The document, issued by the Madrid-based Fundación Internacional para la Libertad (FIL), alleges that the government’s “marked ideological bias” is showing in its actions and warns against the allegedly "authoritarian" measures being taken by various countries to tackle the spread of Covid-19. 

Feted writer, Nobel Prize winner and ex-Peru presidential candidate Mario Vargas Llosa is also among the signatories.

Under the title Que la pandemia no sea un pretexto para el autoritarismo, FIL describes the text as a “manifesto” against "excessive attitudes" taken by different Latin American governments, among them the one headed by Alberto Fernández in Argentina.

"While public and private health employees battle valiantly against coronavirus, many governments take measures indefinitely restricting liberties and basic rights. Instead of some understandable restrictions of freedom, several countries are imposing a confinement with minimal exceptions, the impossibility of working and producing and the manipulation of information," the document reads. 

"Some governments have identified this as an opportunity to arrogate excessive power, suspending the rule of law and even representative democracy and the system of justice,” the text adds.

Apart from Vargas Llosa and Macri, the document was signed by Spanish ex-premier José María Aznar, various former Latin American presidents and Darío Lopérfido and Patricia Bullrich among Argentine politicians.
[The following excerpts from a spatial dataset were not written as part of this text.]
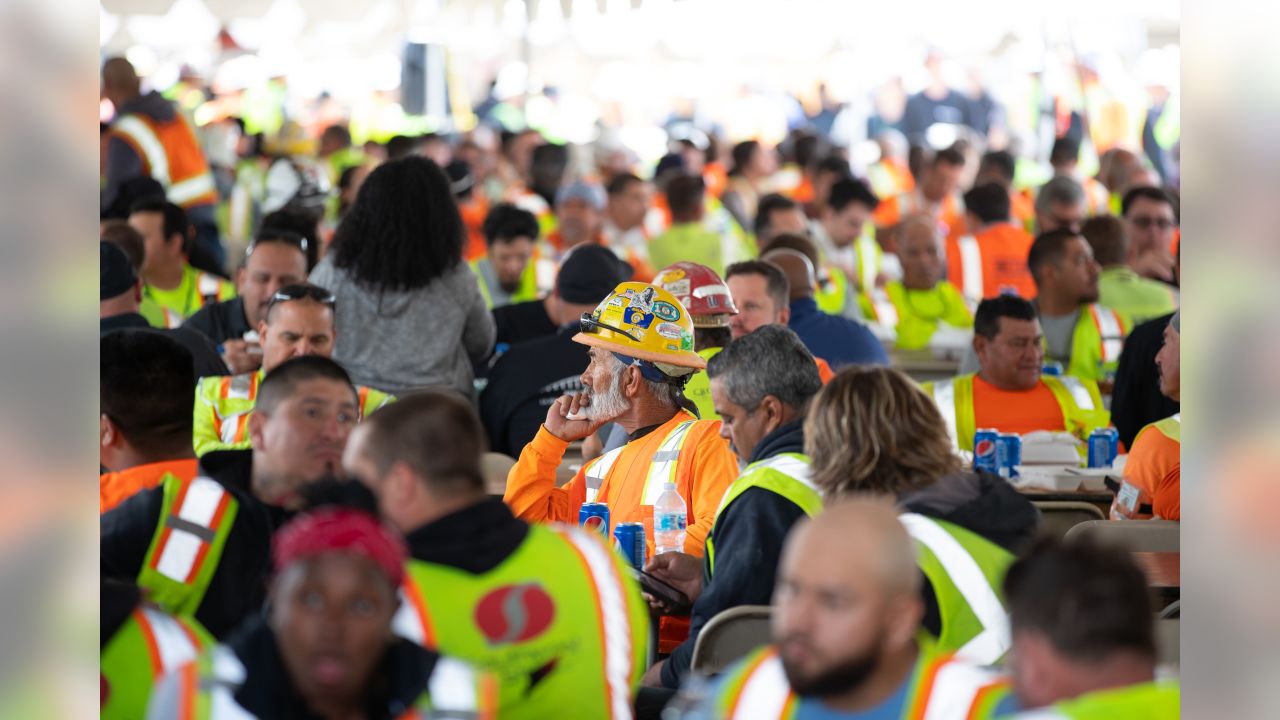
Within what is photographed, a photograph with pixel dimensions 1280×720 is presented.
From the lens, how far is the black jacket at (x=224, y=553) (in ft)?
9.32

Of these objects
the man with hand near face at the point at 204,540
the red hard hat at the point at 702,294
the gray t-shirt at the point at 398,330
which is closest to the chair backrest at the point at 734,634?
the man with hand near face at the point at 204,540

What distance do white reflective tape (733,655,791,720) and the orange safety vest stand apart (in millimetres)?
7182

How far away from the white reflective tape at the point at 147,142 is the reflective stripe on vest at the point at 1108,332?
462 cm

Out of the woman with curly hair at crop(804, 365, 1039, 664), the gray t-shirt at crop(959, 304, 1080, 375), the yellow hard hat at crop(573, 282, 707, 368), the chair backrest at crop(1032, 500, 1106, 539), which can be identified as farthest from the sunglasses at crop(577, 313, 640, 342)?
the gray t-shirt at crop(959, 304, 1080, 375)

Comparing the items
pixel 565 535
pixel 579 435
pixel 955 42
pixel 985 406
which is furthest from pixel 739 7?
pixel 565 535

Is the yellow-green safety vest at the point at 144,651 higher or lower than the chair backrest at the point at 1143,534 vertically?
higher

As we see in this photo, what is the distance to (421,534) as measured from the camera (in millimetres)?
2482

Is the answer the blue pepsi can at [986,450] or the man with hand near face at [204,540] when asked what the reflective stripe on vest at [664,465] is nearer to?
the man with hand near face at [204,540]

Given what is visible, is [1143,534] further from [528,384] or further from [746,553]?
[528,384]

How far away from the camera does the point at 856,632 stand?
2107 mm

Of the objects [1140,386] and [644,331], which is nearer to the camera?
[644,331]

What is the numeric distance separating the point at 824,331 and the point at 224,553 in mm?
3868

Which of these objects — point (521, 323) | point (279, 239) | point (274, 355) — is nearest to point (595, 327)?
point (274, 355)

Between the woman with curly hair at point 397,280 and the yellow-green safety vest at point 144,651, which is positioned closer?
the yellow-green safety vest at point 144,651
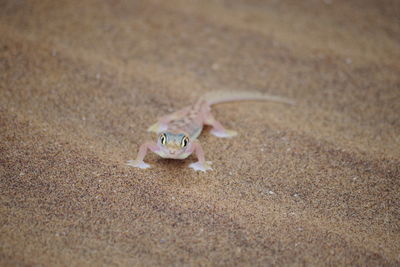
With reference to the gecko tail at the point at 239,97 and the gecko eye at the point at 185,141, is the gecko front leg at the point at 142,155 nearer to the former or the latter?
the gecko eye at the point at 185,141

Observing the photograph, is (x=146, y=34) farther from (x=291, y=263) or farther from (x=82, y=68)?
(x=291, y=263)

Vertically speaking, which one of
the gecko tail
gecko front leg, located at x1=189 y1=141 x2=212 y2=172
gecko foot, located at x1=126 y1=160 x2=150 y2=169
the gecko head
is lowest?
gecko foot, located at x1=126 y1=160 x2=150 y2=169

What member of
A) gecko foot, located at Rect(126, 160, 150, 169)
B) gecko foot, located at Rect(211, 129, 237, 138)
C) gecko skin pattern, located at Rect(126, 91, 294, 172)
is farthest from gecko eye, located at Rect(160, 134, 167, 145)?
gecko foot, located at Rect(211, 129, 237, 138)

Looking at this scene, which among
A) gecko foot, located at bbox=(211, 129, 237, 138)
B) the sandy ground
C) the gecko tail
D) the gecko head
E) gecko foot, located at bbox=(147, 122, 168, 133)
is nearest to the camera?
the sandy ground

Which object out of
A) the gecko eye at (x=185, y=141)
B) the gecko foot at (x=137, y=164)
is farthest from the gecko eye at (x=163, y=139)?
the gecko foot at (x=137, y=164)

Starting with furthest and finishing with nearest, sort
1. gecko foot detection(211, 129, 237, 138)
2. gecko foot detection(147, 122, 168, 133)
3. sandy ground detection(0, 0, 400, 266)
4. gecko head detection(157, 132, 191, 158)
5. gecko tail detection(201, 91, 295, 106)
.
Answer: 1. gecko tail detection(201, 91, 295, 106)
2. gecko foot detection(211, 129, 237, 138)
3. gecko foot detection(147, 122, 168, 133)
4. gecko head detection(157, 132, 191, 158)
5. sandy ground detection(0, 0, 400, 266)

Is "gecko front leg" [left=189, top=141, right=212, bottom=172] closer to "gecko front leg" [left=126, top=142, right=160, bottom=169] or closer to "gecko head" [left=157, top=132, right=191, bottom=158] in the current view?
"gecko head" [left=157, top=132, right=191, bottom=158]
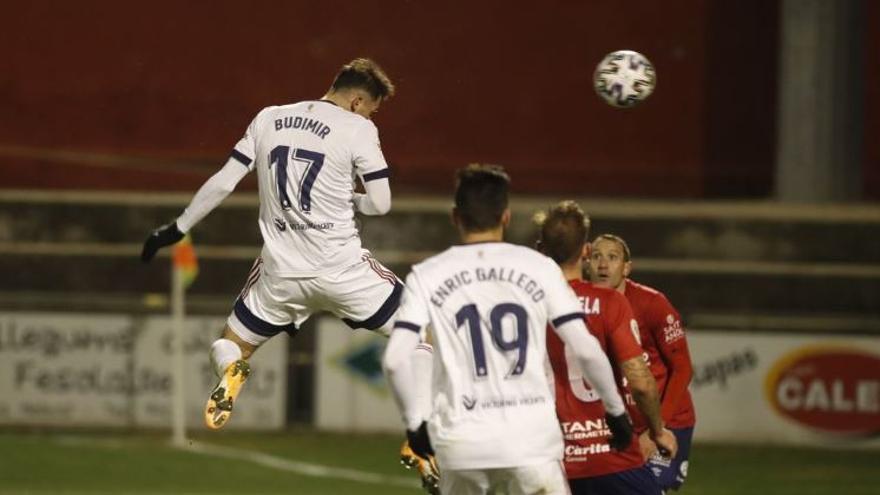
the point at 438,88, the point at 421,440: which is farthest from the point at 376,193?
the point at 438,88

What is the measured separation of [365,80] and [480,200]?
198 cm

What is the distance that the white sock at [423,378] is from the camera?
6.91m

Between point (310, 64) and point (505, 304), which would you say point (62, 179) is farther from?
point (505, 304)

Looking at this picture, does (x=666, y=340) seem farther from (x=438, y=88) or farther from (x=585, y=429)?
(x=438, y=88)

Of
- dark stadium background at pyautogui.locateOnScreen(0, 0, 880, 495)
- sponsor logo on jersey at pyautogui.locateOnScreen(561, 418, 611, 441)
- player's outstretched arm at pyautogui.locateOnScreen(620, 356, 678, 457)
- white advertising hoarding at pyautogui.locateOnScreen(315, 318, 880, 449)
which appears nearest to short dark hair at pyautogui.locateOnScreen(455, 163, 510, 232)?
player's outstretched arm at pyautogui.locateOnScreen(620, 356, 678, 457)

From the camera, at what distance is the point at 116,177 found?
2211cm

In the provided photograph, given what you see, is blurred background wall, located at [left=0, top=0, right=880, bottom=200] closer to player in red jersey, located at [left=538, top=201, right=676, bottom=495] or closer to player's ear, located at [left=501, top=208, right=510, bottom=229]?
player in red jersey, located at [left=538, top=201, right=676, bottom=495]

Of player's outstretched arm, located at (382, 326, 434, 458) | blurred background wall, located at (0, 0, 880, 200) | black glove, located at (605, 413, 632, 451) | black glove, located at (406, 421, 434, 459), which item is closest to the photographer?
player's outstretched arm, located at (382, 326, 434, 458)

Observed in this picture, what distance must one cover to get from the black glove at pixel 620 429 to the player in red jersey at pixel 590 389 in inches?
4.9

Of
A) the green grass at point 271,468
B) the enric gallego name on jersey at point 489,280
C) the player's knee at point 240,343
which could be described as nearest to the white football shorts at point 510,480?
the enric gallego name on jersey at point 489,280

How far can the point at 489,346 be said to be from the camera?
6.62m

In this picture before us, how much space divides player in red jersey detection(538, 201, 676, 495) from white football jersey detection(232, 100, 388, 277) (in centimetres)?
138

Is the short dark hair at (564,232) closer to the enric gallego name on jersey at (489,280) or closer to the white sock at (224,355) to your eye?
the enric gallego name on jersey at (489,280)

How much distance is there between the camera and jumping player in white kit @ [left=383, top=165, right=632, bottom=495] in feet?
21.7
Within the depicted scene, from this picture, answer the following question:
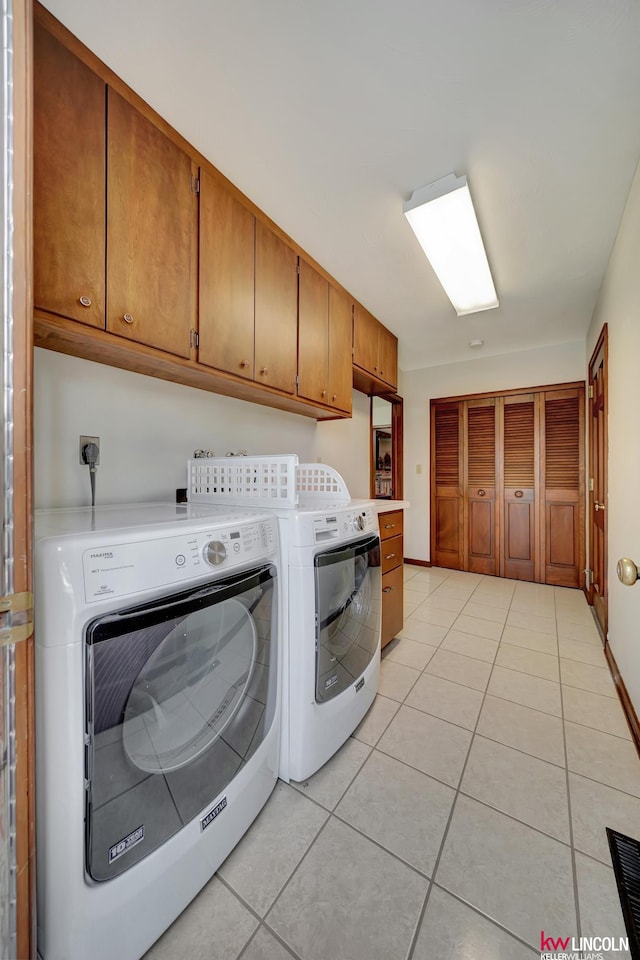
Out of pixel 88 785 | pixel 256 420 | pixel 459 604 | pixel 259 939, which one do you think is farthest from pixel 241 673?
pixel 459 604

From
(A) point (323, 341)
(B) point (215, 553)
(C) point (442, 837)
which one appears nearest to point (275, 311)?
(A) point (323, 341)

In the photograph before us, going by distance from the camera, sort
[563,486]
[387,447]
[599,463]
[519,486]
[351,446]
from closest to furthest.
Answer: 1. [599,463]
2. [351,446]
3. [563,486]
4. [519,486]
5. [387,447]

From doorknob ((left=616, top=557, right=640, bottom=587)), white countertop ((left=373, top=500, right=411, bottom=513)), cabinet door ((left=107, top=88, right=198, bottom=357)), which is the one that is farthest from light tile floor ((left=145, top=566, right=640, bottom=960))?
cabinet door ((left=107, top=88, right=198, bottom=357))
Also among the signatories are businessman Alejandro Roemmers, writer Marcos Aguinis, ex-culture secretary Darío Lopérfido and ex-defence and economy minister Ricardo López Murphy.

Macri and Bullrich are both PRO hardliners against the policies of Alberto Fernández, especially where security, the economy and the handling of the Covid-19 crisis are concerned. Their sector demands more testing to detect positive cases of coronavirus, greater speed in bringing home Argentines stranded abroad and more opening of the quarantine to permit economic activity. These demands have generated internal friction with the sector headed by Buenos Aires City Mayor Horacio Rodríguez Larreta, who gets on well with the President in his handling of the pandemic.

The FIL critique runs: "In the dictatorships of Venezuela, Cuba and Nicaragua the pandemic serves as a pretext to increase political persecution and oppression. In Spain and Argentina leaders with a marked ideological bias aspire to use these tough circumstances to grab political and economic prerogatives which the citizenry would reject resolutely in another context,” the document alleges.

"In Mexico the pressure against private enterprise is spiking and the Grupo de Puebla [left-wing grouping] is being used to attack governments of different political lines,” the text adds, assuring that "on both sides of the Atlantic state interventionism and populism are resurging with an impetus which makes one think of a change of model far removed from liberal democracy and the market economy.”

“We want to manifest with energy that this crisis must not be confronted by sacrificing the rights and liberties which cost so much to secure. We reject the false dilemma that these circumstances oblige us to choose between authoritarianism and insecurity, between the Philanthropic Ogre and death,” the FIL manifesto concludes.